Declaration of parenting IT professionals about Internet Blocking - sven
http://translate.google.com/translate?js=n&prev=_t&hl=en&ie=UTF-8&u=http%3A%2F%2Fwww.hanno.de%2Fblog%2F2009%2Ferklarung-von-eltern-aus-it-berufen-zu-internetsperren%2F&sl=de&tl=en&history_state0=

======
limmeau
I don't now how much this topic is discussed outside Germany's blogosphere. A
short summary on what has happened so far: Germany's federal parliament will
be elected in September. Minister Ursula von der Leyen (family, youth) decided
to do something about child abuse: the BKA (federal police office) is supposed
to compile a daily blacklist of child pornography websites which all ISPs are
supposed to block for their customers. Something similar is already deployed
in Norway and other states, though usually not with access logs available to
the police for prosecution.

This met fierce opposition of internet users, who argued that it would be more
effective to just have the local police take down the servers and find the
child abusers, and that turning the BKA into a censorship office would
certainly offer politicians an opportunity to slowly grow the black list to
include other illegal sites and, in a second step, sites with opinions.

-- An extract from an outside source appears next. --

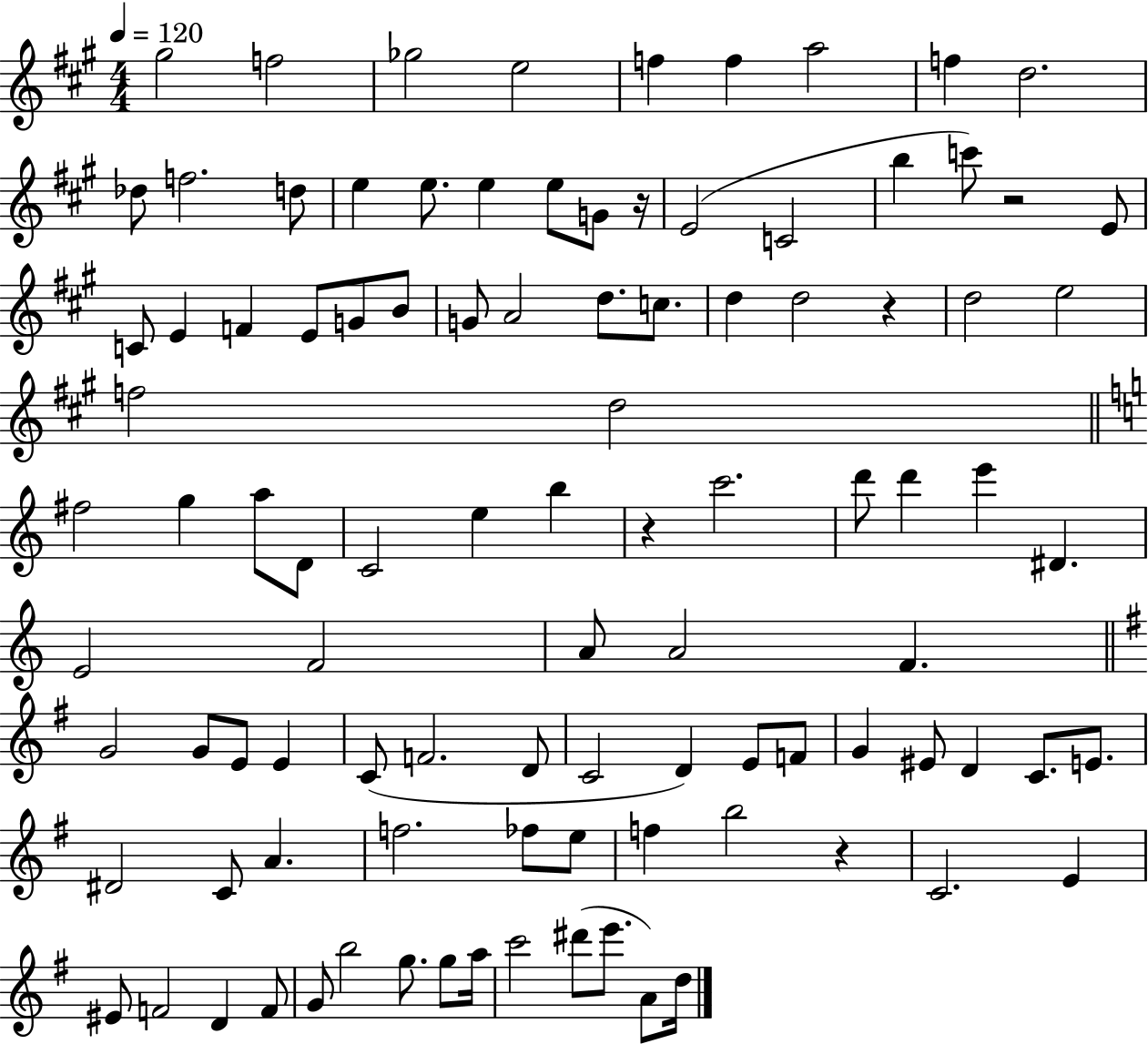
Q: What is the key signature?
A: A major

This is currently the hot topic number one in German blogs, and the petition
to stop this law is currently the second-most signed petition to the federal
parliament (the most-signed petition being one to reduce taxes on gas).

------
sven
This is a automatic translation of a note from german parents to their
government. In short it says: Please stop politics of symbolism, start
thinking.

May be this thing has to come from international press back to germany.